Vittorio Zucconi, escritor y columnista italiano de La Repubblica, afirma no tener dudas de que “el Rey Donald está loco” y que estamos presenciando una tragedia shakesperiana en toda regla.

Fundamenta que, tras la publicación del libro Fire and Fury: Inside the Trump White House, del periodista Michael Wolff, “Trump ha acudido inmediatamente a su terapeuta, su salvavidas personal siempre que se siente alterado: Twitter”, y quizá –subraya– esa reacción es lo que realmente debería preocuparnos, ya que solo una persona con serios problemas de salud mental puede actuar de esta forma.
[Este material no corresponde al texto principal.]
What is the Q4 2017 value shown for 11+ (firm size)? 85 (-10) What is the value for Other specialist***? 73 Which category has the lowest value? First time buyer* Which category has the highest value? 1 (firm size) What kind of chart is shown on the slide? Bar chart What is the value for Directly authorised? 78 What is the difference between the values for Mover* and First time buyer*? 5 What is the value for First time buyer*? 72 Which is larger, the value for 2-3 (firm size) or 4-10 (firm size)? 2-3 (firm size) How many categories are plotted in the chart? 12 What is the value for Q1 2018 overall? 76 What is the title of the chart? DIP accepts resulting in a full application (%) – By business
“Además, si Trump realmente fuera un genio, no necesitaría clamarlo en las redes sociales. No cabe olvidar que el magnate tiene a su disposición el botón rojo más grande del mundo, advierte: “Porque así se lo dijo a Kim Jong-un (presidente de la República Democrática de Corea): mi botón es más grande que el tuyo”.

Donald Trump dice que no miente, no es racista, goza de excelente salud física y mental, es un “genio estable”, y los que piensen lo contrario —el resto de la humanidad—, están muy equivocados.

Lo cierto es que, sin necesidad de acudir a un diagnóstico médico, solo con un vistazo a sus hechos y dichos en tan solo un año de mandato se puede asegurar que si Donald Trump es un genio, será un genio del mal.